- [AUFGABE 1]
Welche Übernahme zieht der Text über DOGE als Vergleich zu Musks Vorgehen im Regierungsapparat heran?
- [AUFGABE 2]
Setzen Sie den Text über DOGE und den Kulturkampf gegen den Staat im Anschluss an seinen letzten Satz fort.

- [AUSGEWÄHLTER AUSZUG]
------------------------------

Mehr als nur Sparen: DOGE als Speerspitze eines politischen Kulturkampfes gegen den Staat
Die Operation DOGE war weit mehr als ein reines Sparprogramm; sie war Ausdruck und Instrument eines tiefer liegenden politischen Projekts der Trump-Administration: der Bekämpfung des sogenannten „Deep State“ und der Festigung der exekutiven Macht. Es ging um Kontrolle und darum, den Regierungsapparat auf Linie zu bringen. Elon Musks Führungsstil, geprägt von seinen Erfahrungen in der Tech-Welt, wo Disruption oft als Selbstzweck gefeiert wird und schnelle, autoritäre Entscheidungen an der Tagesordnung sind, passte scheinbar perfekt zu dieser Agenda. Doch die Übertragung dieser Logik auf den komplexen Organismus Staat erwies sich als fatal. Was bei der Übernahme von Twitter vielleicht noch als rabiater Sanierungsversuch durchgehen mag, hat im Regierungsapparat, wo es um Menschenleben, öffentliche Sicherheit und das Funktionieren demokratischer Prozesse geht, ungleich höhere Einsätze. Musks Unkenntnis oder Ignoranz gegenüber etablierten Verfahren, gesetzlichen Vorgaben und der Notwendigkeit von Konsultation und Kompromiss führte zu vorhersehbaren Verwerfungen.
Die Reaktionen auf DOGEs Vorgehen waren gespalten, selbst innerhalb der Republikanischen Partei. Während Hardliner die Initiative als notwendigen Schritt zur Entmachtung der Bürokratie feierten, wuchsen bei gemäßigteren Republikanern die Sorgen über die negativen Auswirkungen auf ihre Wahlkreise, den Verlust von Arbeitsplätzen und staatlichen Dienstleistungen sowie die Unpopularität von DOGE bei den Wählern. Einige Abgeordnete beklagten die Willkür der Maßnahmen und die mangelnde Einbeziehung des Kongresses. Dennoch blieb ein offener Aufstand aus, nicht zuletzt aufgrund von Trumps eisernem Griff auf die Partei. Die langfristigen Folgen für die amerikanische Regierungsführung sind besorgniserregend: eine weitere Politisierung der Verwaltung, ein Vertrauensverlust zwischen politischen Entscheidungsträgern und der Beamtenschaft sowie die Gefahr, dass qualifizierte Fachleute dem öffentlichen Dienst dauerhaft den Rücken kehren.

------------------------------

- [BEREITGESTELLTE DATEN]

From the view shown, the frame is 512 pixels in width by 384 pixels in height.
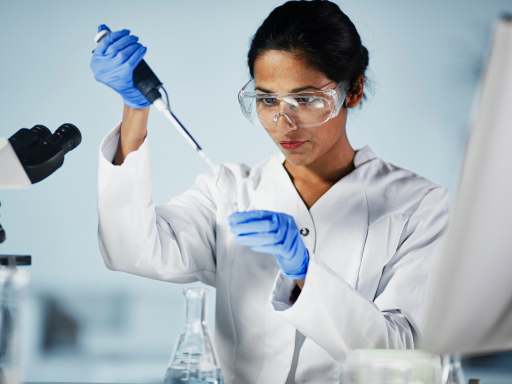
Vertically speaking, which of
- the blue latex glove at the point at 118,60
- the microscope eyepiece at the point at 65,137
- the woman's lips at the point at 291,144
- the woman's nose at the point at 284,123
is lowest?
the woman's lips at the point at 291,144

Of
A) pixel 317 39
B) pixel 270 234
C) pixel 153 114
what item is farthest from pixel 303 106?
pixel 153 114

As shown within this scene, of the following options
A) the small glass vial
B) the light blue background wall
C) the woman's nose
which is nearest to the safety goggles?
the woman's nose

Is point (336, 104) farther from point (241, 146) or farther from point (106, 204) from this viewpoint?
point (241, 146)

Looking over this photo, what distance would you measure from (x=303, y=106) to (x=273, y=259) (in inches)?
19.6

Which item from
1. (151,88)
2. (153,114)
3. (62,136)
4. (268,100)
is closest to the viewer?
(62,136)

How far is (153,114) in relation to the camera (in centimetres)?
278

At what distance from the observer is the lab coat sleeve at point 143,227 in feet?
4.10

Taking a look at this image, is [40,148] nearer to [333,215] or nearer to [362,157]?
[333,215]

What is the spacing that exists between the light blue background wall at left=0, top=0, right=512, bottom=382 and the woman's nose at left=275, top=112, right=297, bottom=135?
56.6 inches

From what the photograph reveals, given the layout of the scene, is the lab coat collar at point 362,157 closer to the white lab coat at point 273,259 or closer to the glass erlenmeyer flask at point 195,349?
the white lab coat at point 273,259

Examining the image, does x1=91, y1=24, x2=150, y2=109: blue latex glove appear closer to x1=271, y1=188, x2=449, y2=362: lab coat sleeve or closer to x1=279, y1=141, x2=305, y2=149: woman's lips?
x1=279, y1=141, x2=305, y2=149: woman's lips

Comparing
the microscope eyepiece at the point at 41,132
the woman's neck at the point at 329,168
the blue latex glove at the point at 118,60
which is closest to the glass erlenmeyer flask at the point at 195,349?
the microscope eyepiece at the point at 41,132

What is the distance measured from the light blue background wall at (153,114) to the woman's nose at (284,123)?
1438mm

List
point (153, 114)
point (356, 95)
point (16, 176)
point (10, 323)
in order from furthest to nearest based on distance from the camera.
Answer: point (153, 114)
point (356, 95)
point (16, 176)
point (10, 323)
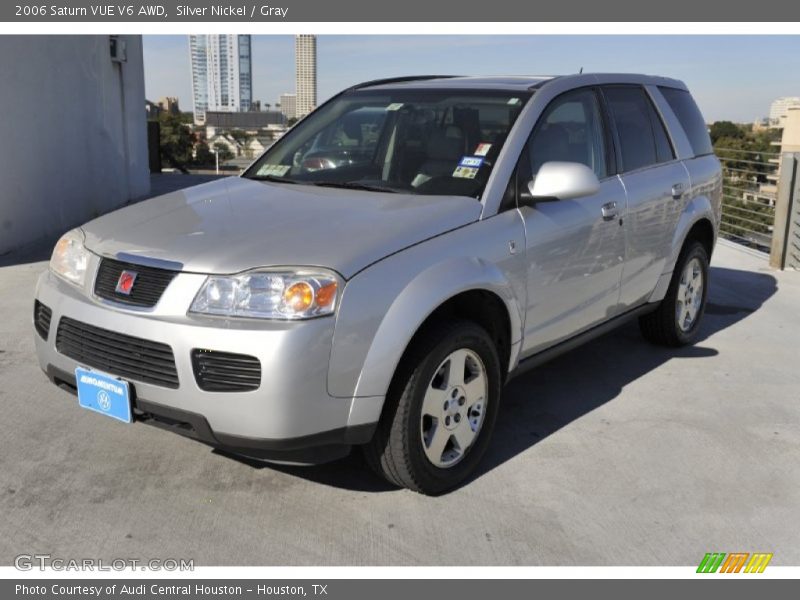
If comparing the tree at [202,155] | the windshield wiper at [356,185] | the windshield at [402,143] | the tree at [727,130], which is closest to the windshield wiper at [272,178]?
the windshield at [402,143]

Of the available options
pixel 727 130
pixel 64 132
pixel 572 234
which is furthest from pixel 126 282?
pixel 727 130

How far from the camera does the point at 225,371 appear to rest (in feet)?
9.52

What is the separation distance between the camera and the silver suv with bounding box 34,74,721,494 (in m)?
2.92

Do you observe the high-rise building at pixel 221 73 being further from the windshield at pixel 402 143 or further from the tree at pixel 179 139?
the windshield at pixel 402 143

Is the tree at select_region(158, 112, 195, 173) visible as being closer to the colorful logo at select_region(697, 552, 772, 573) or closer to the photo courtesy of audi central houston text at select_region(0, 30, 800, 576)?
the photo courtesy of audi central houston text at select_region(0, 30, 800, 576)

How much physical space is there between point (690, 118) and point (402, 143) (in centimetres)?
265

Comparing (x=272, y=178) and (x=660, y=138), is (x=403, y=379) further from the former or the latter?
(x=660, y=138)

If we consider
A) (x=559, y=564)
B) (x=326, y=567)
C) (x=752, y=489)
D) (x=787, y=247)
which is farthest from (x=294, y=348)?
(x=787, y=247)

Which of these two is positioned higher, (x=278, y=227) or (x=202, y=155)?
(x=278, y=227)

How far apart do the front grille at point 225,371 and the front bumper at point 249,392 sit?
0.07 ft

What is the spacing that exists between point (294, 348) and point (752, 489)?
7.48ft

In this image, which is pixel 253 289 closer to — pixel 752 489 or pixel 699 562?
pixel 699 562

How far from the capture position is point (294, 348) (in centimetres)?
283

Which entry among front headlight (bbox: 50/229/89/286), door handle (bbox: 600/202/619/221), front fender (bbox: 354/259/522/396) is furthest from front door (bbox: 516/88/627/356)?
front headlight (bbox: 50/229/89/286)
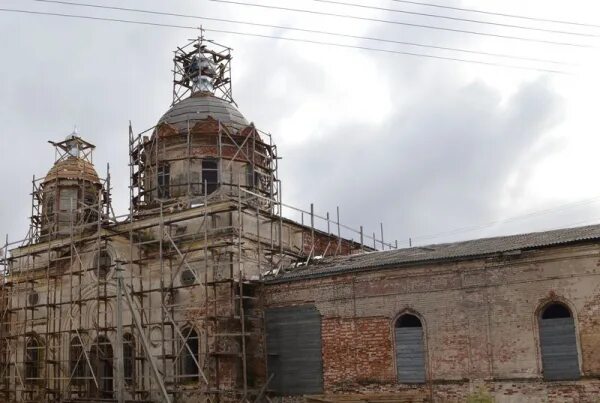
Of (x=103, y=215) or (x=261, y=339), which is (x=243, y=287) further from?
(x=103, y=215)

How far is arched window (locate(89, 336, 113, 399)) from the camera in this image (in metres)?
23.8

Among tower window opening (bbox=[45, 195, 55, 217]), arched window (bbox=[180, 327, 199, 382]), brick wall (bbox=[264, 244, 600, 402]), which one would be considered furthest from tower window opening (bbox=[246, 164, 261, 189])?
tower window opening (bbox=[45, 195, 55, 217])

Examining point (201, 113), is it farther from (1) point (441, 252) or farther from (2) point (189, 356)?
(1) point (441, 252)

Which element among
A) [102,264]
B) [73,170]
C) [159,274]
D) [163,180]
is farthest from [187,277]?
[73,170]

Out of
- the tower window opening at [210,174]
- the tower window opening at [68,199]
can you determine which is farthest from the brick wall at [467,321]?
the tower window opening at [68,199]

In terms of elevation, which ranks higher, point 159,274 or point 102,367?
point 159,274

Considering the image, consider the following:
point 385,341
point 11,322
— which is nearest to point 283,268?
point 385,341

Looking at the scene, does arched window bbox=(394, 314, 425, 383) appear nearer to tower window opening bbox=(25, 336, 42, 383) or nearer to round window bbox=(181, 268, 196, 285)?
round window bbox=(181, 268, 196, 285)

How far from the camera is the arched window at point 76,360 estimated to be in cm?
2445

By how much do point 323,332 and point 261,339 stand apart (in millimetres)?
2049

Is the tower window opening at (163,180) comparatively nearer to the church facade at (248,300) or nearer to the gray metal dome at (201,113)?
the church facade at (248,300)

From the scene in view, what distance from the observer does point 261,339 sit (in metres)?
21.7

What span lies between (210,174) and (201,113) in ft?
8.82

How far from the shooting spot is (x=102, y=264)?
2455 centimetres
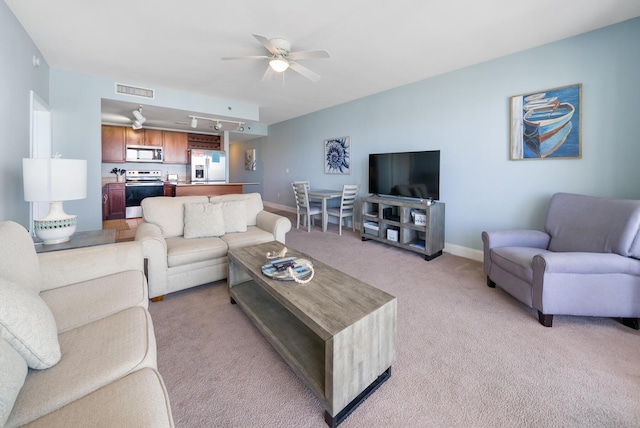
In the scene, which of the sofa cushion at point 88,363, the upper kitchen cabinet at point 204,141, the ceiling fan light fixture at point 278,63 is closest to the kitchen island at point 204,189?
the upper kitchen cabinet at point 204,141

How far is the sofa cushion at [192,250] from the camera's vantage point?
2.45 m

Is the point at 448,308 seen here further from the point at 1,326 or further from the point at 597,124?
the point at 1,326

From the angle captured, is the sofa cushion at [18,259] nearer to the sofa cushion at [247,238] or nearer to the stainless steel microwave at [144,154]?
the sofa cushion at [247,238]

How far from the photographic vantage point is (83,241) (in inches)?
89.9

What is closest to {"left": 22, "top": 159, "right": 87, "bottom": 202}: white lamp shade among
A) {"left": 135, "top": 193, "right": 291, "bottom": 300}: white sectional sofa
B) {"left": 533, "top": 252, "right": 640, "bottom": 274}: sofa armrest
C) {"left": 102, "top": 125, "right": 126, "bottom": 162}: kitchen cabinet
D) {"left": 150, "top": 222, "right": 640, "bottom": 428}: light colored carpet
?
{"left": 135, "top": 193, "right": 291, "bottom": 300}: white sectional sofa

------------------------------

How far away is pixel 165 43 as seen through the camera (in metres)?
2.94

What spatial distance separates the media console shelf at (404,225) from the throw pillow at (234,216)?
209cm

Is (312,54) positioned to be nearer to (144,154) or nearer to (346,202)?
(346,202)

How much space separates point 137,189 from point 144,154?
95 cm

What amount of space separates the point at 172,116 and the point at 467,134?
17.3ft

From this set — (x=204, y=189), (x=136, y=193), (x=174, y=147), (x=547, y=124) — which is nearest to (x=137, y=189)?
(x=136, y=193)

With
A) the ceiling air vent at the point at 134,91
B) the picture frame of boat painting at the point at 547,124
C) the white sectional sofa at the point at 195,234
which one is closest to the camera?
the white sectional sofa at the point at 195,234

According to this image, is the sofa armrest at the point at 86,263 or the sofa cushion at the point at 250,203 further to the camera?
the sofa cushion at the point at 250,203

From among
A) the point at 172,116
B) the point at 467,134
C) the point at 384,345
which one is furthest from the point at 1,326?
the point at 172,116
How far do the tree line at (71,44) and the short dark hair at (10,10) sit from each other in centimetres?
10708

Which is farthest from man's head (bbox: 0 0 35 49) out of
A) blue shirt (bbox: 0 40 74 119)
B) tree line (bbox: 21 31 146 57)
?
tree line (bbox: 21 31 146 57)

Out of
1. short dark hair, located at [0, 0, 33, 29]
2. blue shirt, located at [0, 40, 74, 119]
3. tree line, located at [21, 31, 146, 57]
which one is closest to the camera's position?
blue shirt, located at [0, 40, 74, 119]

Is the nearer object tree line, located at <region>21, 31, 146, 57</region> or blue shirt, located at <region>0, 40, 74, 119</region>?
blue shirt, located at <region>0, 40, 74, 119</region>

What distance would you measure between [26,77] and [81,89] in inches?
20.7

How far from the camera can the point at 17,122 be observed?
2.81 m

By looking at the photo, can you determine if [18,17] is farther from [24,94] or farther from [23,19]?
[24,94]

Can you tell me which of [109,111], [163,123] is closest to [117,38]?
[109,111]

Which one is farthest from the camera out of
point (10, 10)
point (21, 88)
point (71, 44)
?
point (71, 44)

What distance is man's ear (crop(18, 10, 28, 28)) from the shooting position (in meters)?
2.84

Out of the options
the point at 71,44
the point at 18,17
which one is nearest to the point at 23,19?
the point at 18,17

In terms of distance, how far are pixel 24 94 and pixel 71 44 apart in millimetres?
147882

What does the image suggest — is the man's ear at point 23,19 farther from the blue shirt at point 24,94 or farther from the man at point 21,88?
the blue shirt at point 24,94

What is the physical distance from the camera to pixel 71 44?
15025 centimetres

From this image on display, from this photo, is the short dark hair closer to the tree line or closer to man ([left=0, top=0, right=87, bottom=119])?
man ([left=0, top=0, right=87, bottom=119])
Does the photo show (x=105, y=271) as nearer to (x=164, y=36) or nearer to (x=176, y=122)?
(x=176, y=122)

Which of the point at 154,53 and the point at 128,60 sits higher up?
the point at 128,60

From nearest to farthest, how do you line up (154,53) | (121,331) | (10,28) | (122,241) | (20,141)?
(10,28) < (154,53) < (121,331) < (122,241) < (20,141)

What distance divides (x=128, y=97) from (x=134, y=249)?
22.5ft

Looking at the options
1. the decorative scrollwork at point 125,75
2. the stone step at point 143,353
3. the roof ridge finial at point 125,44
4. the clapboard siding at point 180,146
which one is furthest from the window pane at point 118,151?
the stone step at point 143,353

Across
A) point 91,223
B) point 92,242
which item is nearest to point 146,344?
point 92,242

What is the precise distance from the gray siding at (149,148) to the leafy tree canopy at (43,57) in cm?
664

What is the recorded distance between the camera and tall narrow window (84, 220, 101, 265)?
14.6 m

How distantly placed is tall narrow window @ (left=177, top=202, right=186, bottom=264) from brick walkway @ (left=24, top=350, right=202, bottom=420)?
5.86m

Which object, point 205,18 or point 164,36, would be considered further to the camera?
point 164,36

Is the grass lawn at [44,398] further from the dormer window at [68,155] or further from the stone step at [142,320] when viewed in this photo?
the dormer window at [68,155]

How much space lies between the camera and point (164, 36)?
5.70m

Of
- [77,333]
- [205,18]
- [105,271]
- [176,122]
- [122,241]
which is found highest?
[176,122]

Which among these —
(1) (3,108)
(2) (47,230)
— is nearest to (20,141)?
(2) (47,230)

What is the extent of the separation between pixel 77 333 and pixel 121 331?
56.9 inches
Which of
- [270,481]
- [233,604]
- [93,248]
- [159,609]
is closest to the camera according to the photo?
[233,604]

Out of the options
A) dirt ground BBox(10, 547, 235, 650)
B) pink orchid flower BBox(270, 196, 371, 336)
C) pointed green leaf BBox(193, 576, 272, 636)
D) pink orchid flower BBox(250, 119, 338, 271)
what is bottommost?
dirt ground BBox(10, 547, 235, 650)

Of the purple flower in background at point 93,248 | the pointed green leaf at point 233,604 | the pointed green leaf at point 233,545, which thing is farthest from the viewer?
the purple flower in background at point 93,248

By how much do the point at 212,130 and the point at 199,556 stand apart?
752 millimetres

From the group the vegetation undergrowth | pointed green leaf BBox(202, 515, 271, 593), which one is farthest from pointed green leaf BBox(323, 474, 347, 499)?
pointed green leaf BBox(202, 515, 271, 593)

------------------------------

- [ANTWORT 1]
Die Übernahme von Twitter.

- [ANTWORT 2]
Das Experiment DOGE ist somit nicht nur als gescheiterter Versuch der Effizienzsteigerung zu werten. Es steht symptomatisch für einen Regierungsstil, der auf großspurige Versprechungen, dramatische Inszenierungen und rücksichtslose Disruption setzt, ohne die komplexen Realitäten und Verantwortlichkeiten staatlichen Handelns anzuerkennen. Die von Elon Musk hinterlassenen Trümmer sind eine Mahnung: Wer den Staat mit der Brechstange „reformieren“ will, riskiert, mehr zu zerstören, als er aufbaut, und letztlich das Vertrauen der Bürger in die Fähigkeit der Regierung zu untergraben, ihre grundlegendsten Aufgaben zu erfüllen. Die Ironie, dass eine Initiative, die angetreten war, die Regierung effizienter zu machen, sie in vielerlei Hinsicht ineffizienter und dysfunktionaler zurückließ, dürfte als eines der prägendsten Vermächtnisse von DOGE in Erinnerung bleiben.